• [EXERCISE DESCRIPTION]:
Please rewrite every line of the listing below, swapping "bbox" for "bounding box" wherever it occurs and keeping everything else the same. Leave the pictures out of your answer.

(Rows of spatial question data)
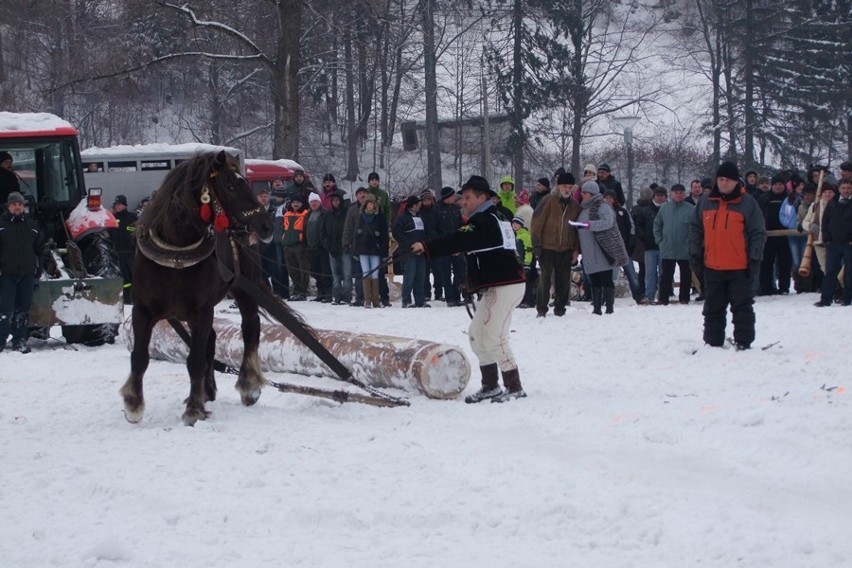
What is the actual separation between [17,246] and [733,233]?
8.19 metres

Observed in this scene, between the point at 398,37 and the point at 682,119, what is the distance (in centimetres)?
2326

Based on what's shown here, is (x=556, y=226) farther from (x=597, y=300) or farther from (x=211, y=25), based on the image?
(x=211, y=25)

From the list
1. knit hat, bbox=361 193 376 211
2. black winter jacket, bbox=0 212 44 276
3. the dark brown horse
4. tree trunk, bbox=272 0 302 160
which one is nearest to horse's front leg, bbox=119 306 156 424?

• [SOLVED PROBLEM]:
What is the actual separation between [17,246] and [733,233]?
8.19 metres

Observed in this scene, between the point at 398,37 and the point at 682,119, what is the distance (in centimetres)?
2326

Based on what's shown here, is (x=556, y=226) farther from (x=597, y=300) or farther from (x=211, y=25), based on the image?
(x=211, y=25)

From the list
1. knit hat, bounding box=361 193 376 211
2. black winter jacket, bounding box=0 212 44 276
3. the dark brown horse
4. tree trunk, bounding box=272 0 302 160
which one is nearest to horse's front leg, bounding box=119 306 156 424?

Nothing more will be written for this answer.